Author | Martin Read |
Language | C |
Platform | Linux, Windows (source available) |
Version | 1.7 |
Website | http://www.chiark.greenend.org.uk/~mpread/dungeonbash/ |
In a land beyond seven seas and seven mountains denizens of rec.games.roguelike.development newsgroup gathered to agree on a best start date for newly designed challenge. One of them announced:
A Seven Day Roguelike (7DRL) can be written at any time. However, a general agreement was reached that it would be fun to schedule a specific week for a challenge. This allows the various authors to know that others are also desperately tracking down a bad pointer reference on the 167th hour.
Now, we must choose a week.
However, a potential attendant did not respond with a week choice.
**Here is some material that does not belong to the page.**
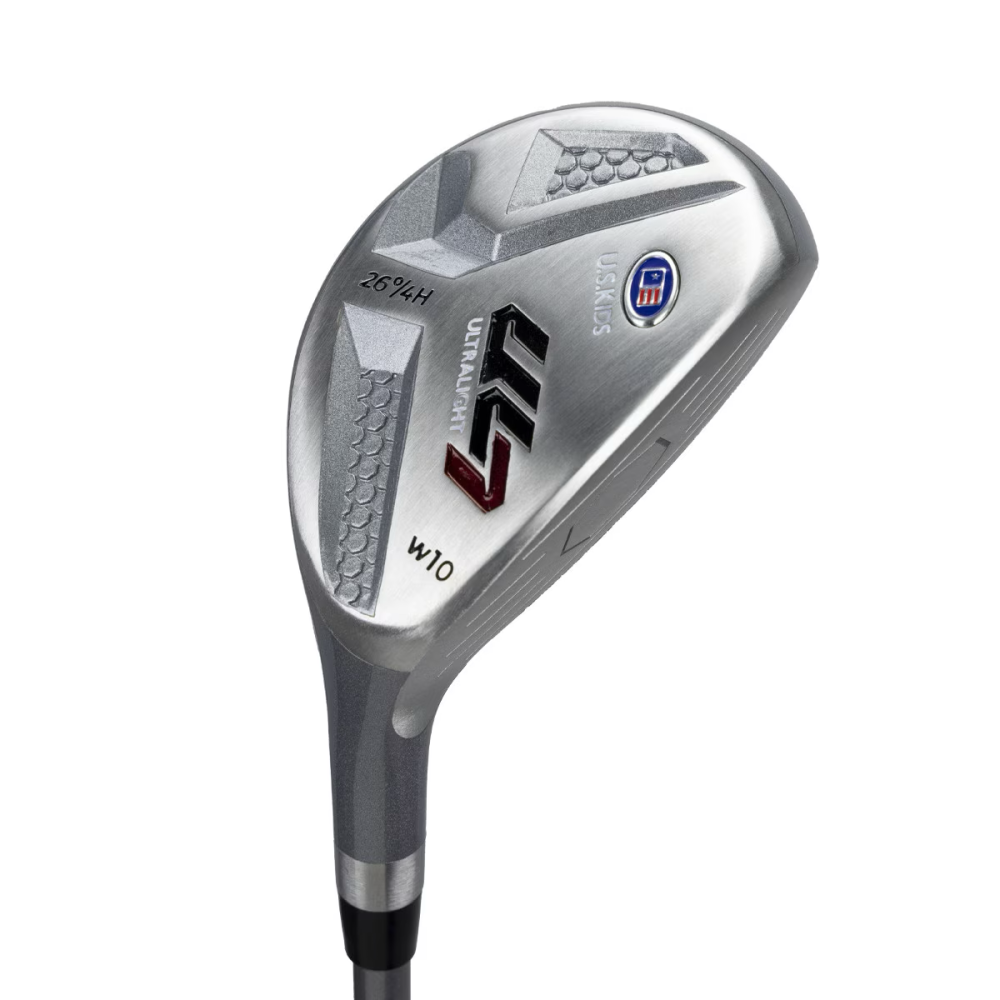 Ultralight 4# Hy 60" 152-160cm bordeaux RH 31-H2408_1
He wrote:
In a bad case of impatience, I started my seven day project last night at about 23:30 GMT.
Thus first official seven day roguelike has been born. A week later it was presented to public as MPR7DRL. Martin’s Dungeon Bash (MPRDB) 1.0 was debugged version with some additional features. With time game evolved.
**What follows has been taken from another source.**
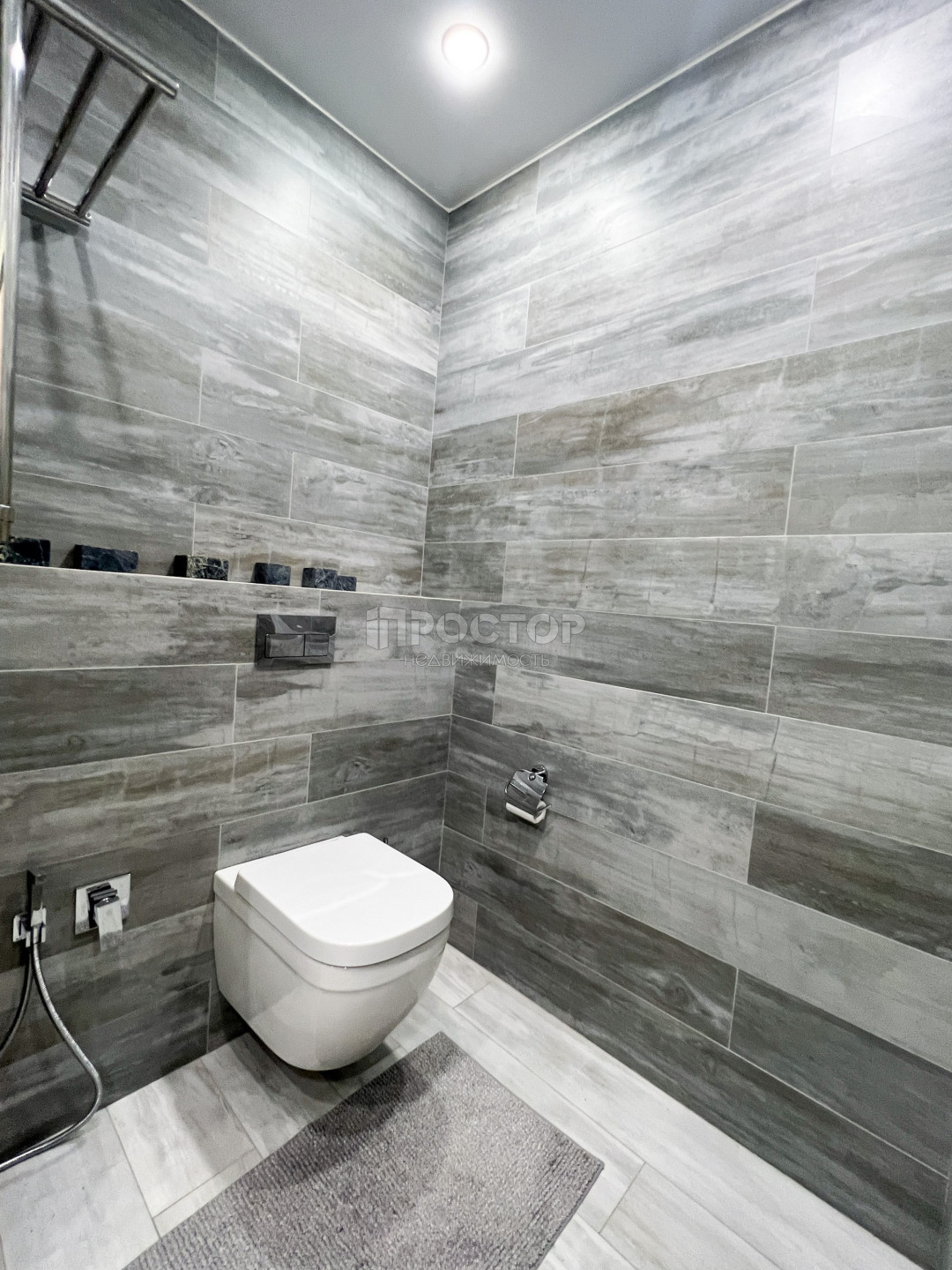 2-комнатная квартира, 61 м² - фото 19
Notably MPRDB bears quite a lot similarites to Rogue. Dungeon is discovered in exactly same fashion. One square of visibility in cooridors while whole rooms are revealed upron entering. Dungeoneering hero is described by only two main attributes: body and agility.
Your character can wield a weapon, wear an armor piece and put on a single ring. There is not much incentive to swich weapons. You will do it when your old one is no longer usable or you found better thing. Changing armor may be viable when facing enemies with special attacks. Some protective gear grant resistances. Rings on the other hang get swapped quite often. Fire ring is most powerful and scorches undead and warriors well. Frost ring is slightly less effective but unmatched against dragons. Chosing best equipment for fight is important to conserve hit points and food. Matters can get complicated when several different monsters gather in a room.
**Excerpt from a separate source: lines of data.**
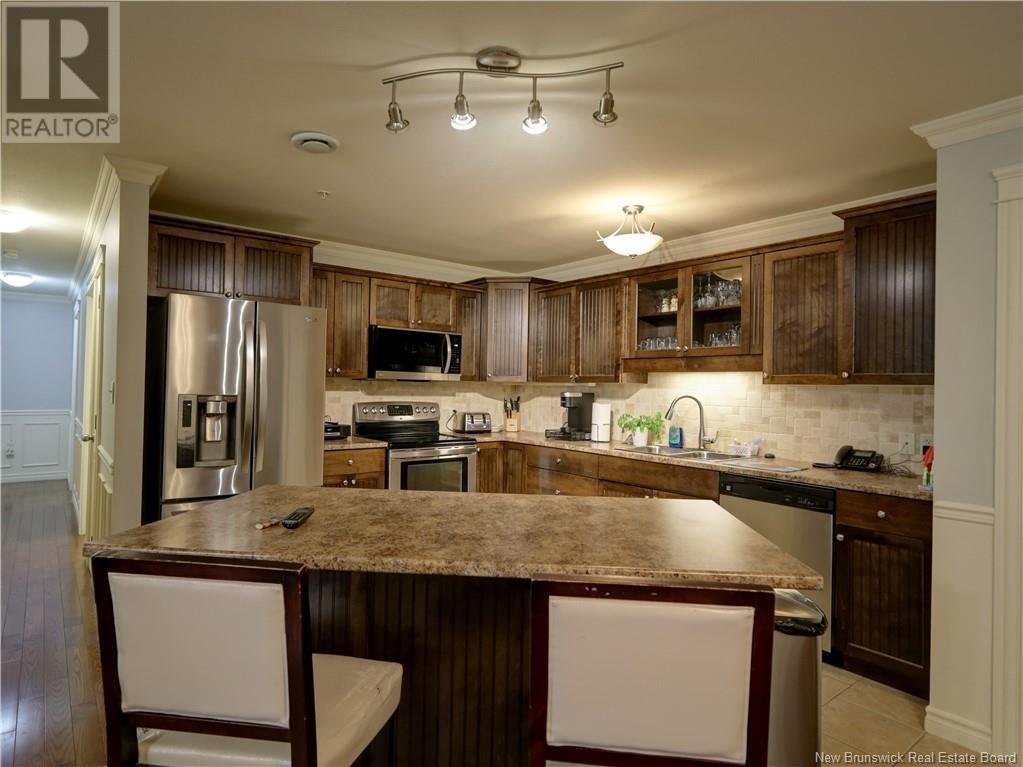 99 Valcour Drive Unit# 216, Fredericton, New Brunswick  E3C 0J2 - Photo 8 - NB119808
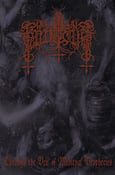 Image of Muvitium – Through the Veil of Medieval Prophecies Tape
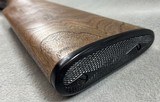 SHILOH RIFLE MFG. SHARPS MODEL 1874 .45-70 GOV'T - 16 of 20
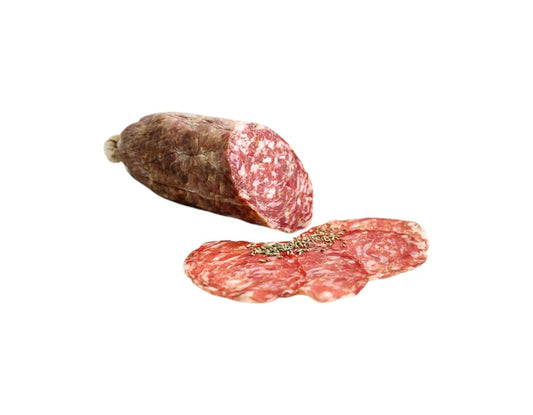 Trøffelsalami - Bella Vista (ca. 400 g)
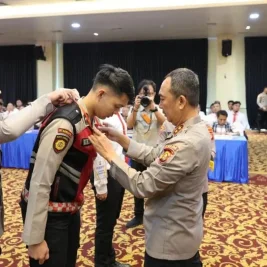 Polda Sumsel Latihan Pra-Operasi Senpi Musi 2026 Tekan Senjata Ilegal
Identification subgame is very short in MPRDB. There are few items with unknown effects but some things are included just to make discovering newly found stuff by use a risky tactic. You do not want to put on a ring of doom or drink potion of weakness because damage done is permanent! After a while identify scrolls will become junk.
Your armor and weapons gradually fall apart from use. This takes some time but certain evil spellcasters can speed this process up by cursing you. It is prudent to carry some spare armor pieces and pointy things. Inventory is limited by slots. It may be tough decision whether to take this runesword or sacred chainmail further. Armor besides granting protection may bestow wearer with resistances. Sometimes it is worth wearing weaker armor with magical
properties.
The game pushes you forward by imposing merciless food clock. Starvation is not going to kill you directly. However, hungry adventurers do not recover all their hit points and very hungry ones stop regenerating at all. Curiously Dungeon Bash shows exact numerical food value. You may eat all found victuals since your stomach is virtually bottomless. Rations are not meant to occupy your inventory slots.
MPRDB features missile weapons but sadly those hardly get any use. This is caused by small rooms, low damage potential and 8-directional targetting style. Switching to bow then firing few times (usually just once) and switching back is too tiring for a little gain. On the good side ammunition is not needed.
The game intentionally has no victory condition. Not unlike Berserk! your goal is to survive as long as you can, go as deep as possible and slay many beasts. Finally you will get slaughtered no matter how good you are because enemies’ strenght is scaled to dungeon depth. There have been rumours that at the farthest dungeon levels monsters get so mean and tough that they can smash a mighty hero to the ground with a single blow.
Martin’s Dungeon Bash hits same joy buttons Rogue does. If you like this game you may be interested in experimental version. It probably has a bonus bug but additional features are worth it.